# Best way to power lighting on my 14 footer



## cpadolf3 (Jan 28, 2017)

This is my first post to this forum, so bare with me. My primary boat is a Triton TR21 with a 225 EFI on it. However, I recently built my own motor for dads old 14' aluminum jon boat, and I have been trying to use it more frequently, as it's a lot easier to launch and load in shallow conditions. Tonight, while bowfishing for the first time ever from my Triton, my POS inverter ran my cranking battery dead in 5 minutes, 4 miles from the ramp, in the pitch black. This got me thinking... On the Jon boat, I would like to do quite a few electronic mods. It currently has no lights or electronics whatsoever, just a hull and motor. So this would include bow navigation lights, stern anchor lights, and I'd also like to mount a 42" and a 7" led light bar for nighttime bowfishing and duck hunting in the evening hours. I would also eventually consider a simple GPS/depth finder and possibly a live well. I see a bunch of these folks running generators or Honda powered inverters, but my boat isn't exactly outfitted for that, nor am I looking to spend that much. I have a couple generators already, but they all weigh 200+ and are capable of powering a house. Overkill for sure. At this point I realize batteries are the way to go, but my question is, how many do I need, and how long should I expect them to last on a charge, allowing for expected draws from the light bars (very little from LEDs, I know) and the other assorted electronics? Additionally, are there any recommendations on recharging, aside from a 1 or 2 bank trickle charger? Solar panels? I'd love to hear what yall think! All opinions and suggestions welcome 

Sent from my SM-G935V using Tapatalk


----------



## marshman (Jan 28, 2017)

2 group 29's or 31's hooked in parallel will give you a ton of hours of power... The LED's are pretty efficient... 

I run 2 group 29's in parallel and I fish daylight to dark with no problems whatsoever... 12v 45 lb trolling motor, 2 fish finders running all day... I bass fish in marsh and rivers so I'm on my trolling motor pretty hard all day with wind/current... I used to run a lil group 27 by itself down in a half day... 

The 2 29's is one of my best ever upgrades..

Just be sure you wire them together correctly for parallel to stay 12v and not in a series creating 24v... 

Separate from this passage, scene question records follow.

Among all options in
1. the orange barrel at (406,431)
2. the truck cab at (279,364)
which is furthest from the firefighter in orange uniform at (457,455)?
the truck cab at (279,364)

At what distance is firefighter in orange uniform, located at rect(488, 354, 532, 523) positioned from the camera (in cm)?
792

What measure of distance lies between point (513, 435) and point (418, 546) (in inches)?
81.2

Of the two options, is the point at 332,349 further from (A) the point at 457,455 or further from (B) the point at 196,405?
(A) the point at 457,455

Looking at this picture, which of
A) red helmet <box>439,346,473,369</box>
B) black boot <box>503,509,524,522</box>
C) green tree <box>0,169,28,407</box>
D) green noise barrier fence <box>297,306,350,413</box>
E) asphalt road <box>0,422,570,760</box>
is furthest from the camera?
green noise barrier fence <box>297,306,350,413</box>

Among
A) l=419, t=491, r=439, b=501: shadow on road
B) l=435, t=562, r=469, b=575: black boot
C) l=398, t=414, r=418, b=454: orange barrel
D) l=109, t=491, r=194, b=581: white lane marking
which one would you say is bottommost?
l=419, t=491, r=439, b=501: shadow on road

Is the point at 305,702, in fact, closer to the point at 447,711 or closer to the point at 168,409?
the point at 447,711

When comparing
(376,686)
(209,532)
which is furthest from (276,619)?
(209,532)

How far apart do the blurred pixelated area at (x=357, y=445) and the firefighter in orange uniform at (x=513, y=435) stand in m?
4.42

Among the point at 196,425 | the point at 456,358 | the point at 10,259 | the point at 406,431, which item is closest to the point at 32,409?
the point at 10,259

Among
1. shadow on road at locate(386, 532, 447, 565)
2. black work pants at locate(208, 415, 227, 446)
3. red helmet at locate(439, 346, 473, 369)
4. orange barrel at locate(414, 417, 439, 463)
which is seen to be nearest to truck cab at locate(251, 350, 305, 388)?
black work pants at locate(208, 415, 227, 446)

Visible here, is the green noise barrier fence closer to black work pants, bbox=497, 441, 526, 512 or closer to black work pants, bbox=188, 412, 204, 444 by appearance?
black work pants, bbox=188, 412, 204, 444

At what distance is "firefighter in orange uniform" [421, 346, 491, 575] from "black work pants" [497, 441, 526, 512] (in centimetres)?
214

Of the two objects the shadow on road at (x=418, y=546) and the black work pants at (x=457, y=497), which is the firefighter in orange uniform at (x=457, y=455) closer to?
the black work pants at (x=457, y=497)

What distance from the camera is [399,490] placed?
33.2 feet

Easy to find a diagram with a Google search..


----------



## cpadolf3 (Jan 29, 2017)

marshman said:


> 2 group 29's or 31's hooked in parallel will give you a ton of hours of power... The LED's are pretty efficient...
> 
> I run 2 group 29's in parallel and I fish daylight to dark with no problems whatsoever... 12v 45 lb trolling motor, 2 fish finders running all day... I bass fish in marsh and rivers so I'm on my trolling motor pretty hard all day with wind/current... I used to run a lil group 27 by itself down in a half day...
> 
> ...


My truck has 2 batteries so I'm familiar with the wiring. I appreciate the response! The deep cycle are a bit more expensive than a traditional battery. Do they make that much difference? 

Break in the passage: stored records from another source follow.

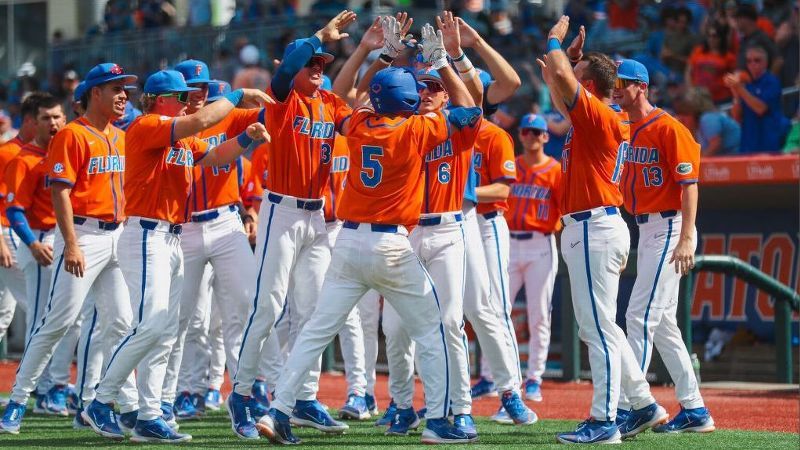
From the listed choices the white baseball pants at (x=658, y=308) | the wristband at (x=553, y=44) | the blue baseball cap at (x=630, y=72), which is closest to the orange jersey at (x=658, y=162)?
the white baseball pants at (x=658, y=308)

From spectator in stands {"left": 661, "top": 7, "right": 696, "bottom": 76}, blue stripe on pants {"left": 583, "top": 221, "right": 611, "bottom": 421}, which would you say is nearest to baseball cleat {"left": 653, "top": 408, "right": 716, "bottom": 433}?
blue stripe on pants {"left": 583, "top": 221, "right": 611, "bottom": 421}

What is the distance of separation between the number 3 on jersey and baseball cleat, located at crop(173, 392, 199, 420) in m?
2.70

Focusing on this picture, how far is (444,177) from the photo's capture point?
7.17 metres

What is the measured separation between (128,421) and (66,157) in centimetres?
155

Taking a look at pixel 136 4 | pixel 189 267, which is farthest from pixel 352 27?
pixel 189 267

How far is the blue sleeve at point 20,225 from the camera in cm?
825

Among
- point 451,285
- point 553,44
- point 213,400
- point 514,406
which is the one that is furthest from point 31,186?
point 553,44

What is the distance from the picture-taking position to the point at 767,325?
11383mm

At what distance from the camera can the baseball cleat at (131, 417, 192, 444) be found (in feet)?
22.7

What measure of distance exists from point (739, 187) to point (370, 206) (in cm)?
556

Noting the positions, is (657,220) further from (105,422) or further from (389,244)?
(105,422)

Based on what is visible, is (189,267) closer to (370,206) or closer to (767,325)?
(370,206)

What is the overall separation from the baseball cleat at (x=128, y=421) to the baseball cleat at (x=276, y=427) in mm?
931

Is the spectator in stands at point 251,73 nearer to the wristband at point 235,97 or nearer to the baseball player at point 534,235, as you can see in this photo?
the baseball player at point 534,235
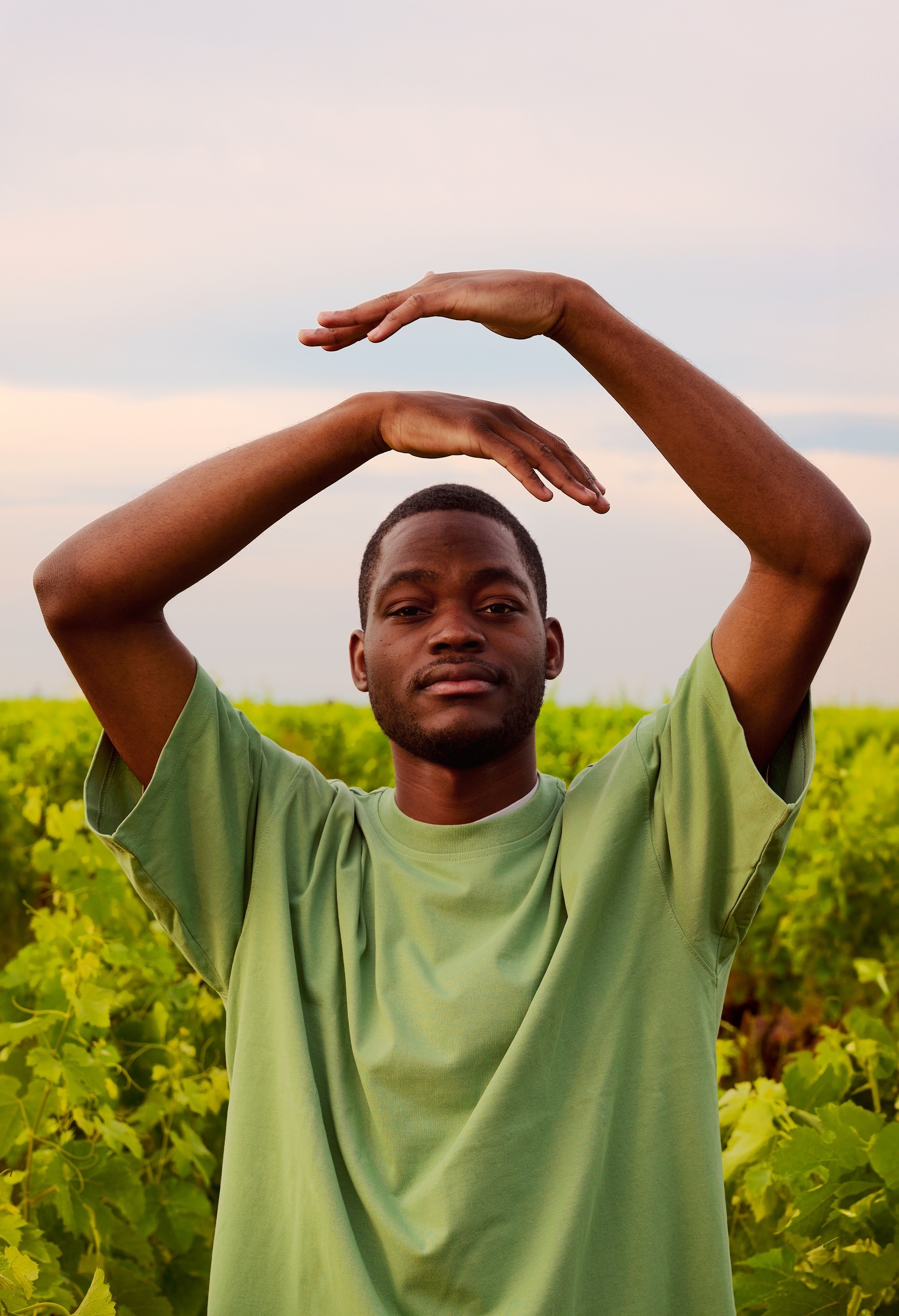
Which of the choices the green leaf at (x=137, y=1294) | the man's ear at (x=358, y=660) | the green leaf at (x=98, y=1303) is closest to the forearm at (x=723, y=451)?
the man's ear at (x=358, y=660)

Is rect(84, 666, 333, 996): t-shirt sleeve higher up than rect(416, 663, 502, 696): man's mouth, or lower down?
lower down

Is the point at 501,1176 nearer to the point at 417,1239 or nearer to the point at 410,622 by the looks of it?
the point at 417,1239

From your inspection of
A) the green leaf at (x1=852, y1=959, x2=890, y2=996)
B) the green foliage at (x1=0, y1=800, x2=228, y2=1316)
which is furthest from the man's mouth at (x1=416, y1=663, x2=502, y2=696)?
the green leaf at (x1=852, y1=959, x2=890, y2=996)

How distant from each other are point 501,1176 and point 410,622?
3.12 ft

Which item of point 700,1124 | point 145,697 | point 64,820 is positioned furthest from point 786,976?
point 145,697

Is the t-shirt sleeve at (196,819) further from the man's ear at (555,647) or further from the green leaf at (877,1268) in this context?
the green leaf at (877,1268)

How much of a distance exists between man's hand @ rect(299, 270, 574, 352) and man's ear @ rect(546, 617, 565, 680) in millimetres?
672

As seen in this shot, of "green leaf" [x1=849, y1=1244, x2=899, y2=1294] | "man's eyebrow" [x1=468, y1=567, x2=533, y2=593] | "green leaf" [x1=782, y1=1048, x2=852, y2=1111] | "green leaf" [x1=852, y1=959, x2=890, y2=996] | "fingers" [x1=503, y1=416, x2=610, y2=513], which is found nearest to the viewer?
Result: "fingers" [x1=503, y1=416, x2=610, y2=513]

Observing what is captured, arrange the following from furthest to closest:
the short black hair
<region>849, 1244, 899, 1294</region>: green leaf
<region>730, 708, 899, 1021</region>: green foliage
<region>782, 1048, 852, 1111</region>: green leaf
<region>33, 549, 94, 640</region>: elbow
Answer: <region>730, 708, 899, 1021</region>: green foliage → <region>782, 1048, 852, 1111</region>: green leaf → <region>849, 1244, 899, 1294</region>: green leaf → the short black hair → <region>33, 549, 94, 640</region>: elbow

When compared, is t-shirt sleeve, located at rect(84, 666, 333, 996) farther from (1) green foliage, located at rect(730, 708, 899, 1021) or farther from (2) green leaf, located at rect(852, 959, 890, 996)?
(1) green foliage, located at rect(730, 708, 899, 1021)

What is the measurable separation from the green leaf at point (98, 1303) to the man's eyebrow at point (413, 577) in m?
1.22

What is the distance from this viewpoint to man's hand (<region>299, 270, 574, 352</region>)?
2.10 meters

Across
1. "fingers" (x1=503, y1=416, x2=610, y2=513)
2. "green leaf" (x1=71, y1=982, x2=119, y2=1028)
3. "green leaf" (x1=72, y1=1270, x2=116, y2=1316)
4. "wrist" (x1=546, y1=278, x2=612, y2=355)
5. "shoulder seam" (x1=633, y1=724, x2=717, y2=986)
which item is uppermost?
"wrist" (x1=546, y1=278, x2=612, y2=355)

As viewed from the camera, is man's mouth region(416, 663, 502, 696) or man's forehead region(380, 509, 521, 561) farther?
man's forehead region(380, 509, 521, 561)
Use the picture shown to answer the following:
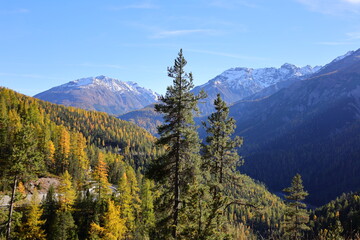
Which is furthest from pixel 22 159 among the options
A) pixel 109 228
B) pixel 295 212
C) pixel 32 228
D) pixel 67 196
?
pixel 295 212

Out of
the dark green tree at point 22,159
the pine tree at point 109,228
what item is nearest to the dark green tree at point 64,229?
the pine tree at point 109,228

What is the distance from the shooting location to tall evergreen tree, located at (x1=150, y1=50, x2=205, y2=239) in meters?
17.9

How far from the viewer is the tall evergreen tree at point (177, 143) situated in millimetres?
17906

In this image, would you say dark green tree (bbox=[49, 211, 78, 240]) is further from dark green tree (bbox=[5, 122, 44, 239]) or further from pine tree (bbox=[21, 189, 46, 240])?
dark green tree (bbox=[5, 122, 44, 239])

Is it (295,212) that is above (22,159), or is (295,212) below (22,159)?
below

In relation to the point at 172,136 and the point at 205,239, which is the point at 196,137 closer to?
the point at 172,136

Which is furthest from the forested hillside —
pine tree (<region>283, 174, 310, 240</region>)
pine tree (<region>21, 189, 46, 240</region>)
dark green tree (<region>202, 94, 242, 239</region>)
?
pine tree (<region>283, 174, 310, 240</region>)

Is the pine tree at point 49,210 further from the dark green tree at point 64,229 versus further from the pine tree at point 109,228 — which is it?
the pine tree at point 109,228

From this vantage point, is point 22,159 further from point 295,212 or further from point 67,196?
point 295,212

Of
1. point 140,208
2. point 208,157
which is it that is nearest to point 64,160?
point 140,208

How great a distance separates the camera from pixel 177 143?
18.3 m

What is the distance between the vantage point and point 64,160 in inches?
3228

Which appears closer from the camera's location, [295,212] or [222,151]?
[222,151]

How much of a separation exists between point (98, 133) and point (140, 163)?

Sent from my SM-G935V using Tapatalk


----------



## marshman (Jan 30, 2017)

Yes...a regular battery won't last being run down and recharged repeatedly.. And yes they're a lil pricey... But $230 is cheaper than a generator....


----------



## mbweimar (Jan 30, 2017)

I'm with Marshman. Two deep cycle batteries in parallel should work just fine. They're designed to be deeply discharged, and recharged without lead sulfate crystals building up on the plates. Keep in mind though...as efficient as LED's are these days, I wouldn't be surprised if that 42" lightbar pulled 15+ amps. For reference, I measured the current draw on my Rigid Industries 20" lightbar on my truck. They claim an 8 amp draw, but I measured 10. So, worst case scenario, if you're running both LED bars, nav lights, GPS/FF, and a livewell pump all at the same time, you're looking at 20+ amps of current draw. 

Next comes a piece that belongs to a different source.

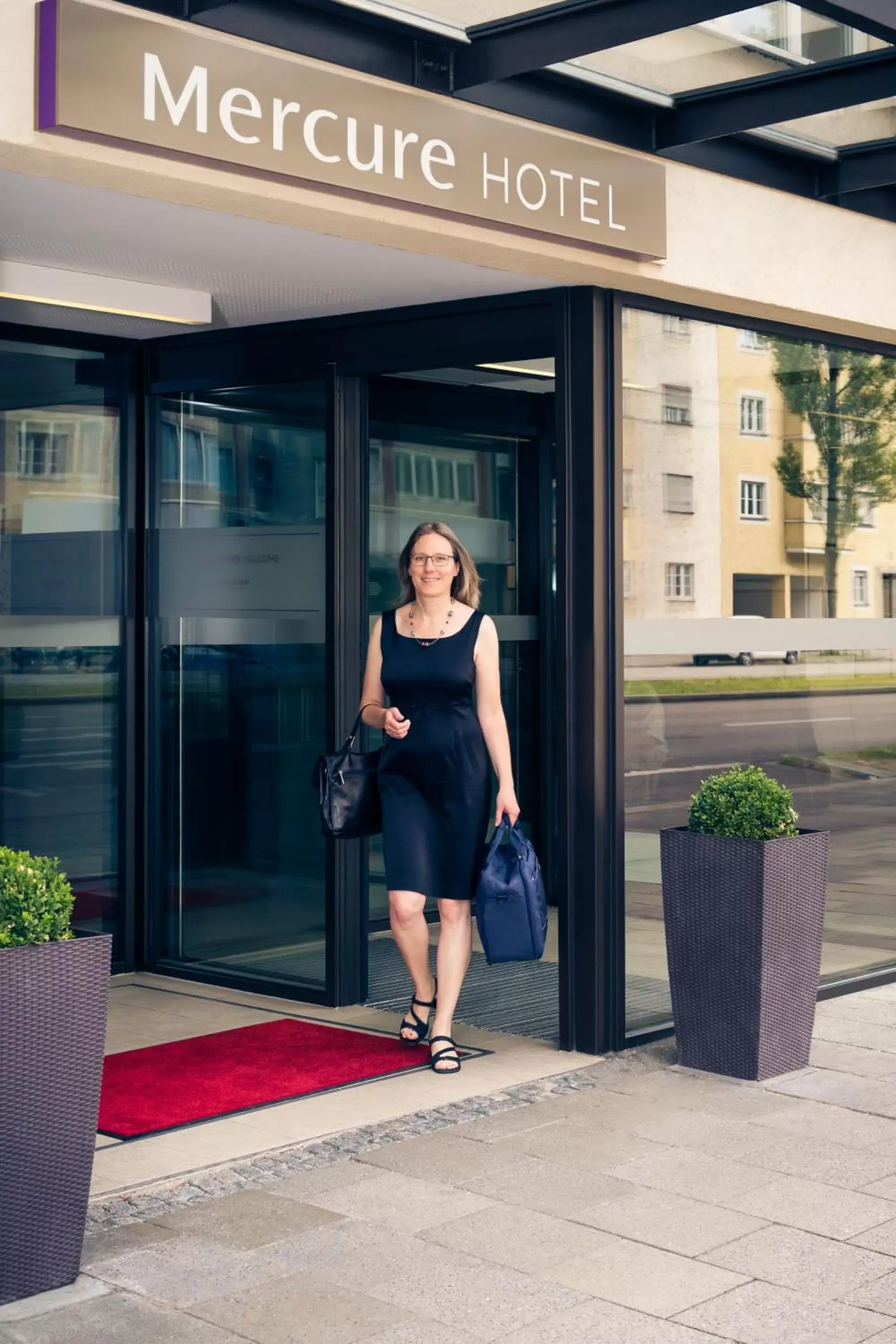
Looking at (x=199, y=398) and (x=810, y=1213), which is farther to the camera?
(x=199, y=398)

So...when buy your deep cycle batteries look for RC or reserve capacity. This represents the number of minutes the battery (at full charge) at 80 degrees will discharge 25 amps until the battery reaches 10.5V. For example (I just pulled this off the Interstate Battery website) a group 29 deep cycle marine battery from Interstate has an RC of 210 minutes. When two of these batteries are connected in parallel, you effectively double that RC, giving you 7 hours of run time. Again, these numbers are based on a worst case scenario. But that's exactly how I'd set up the boat.


----------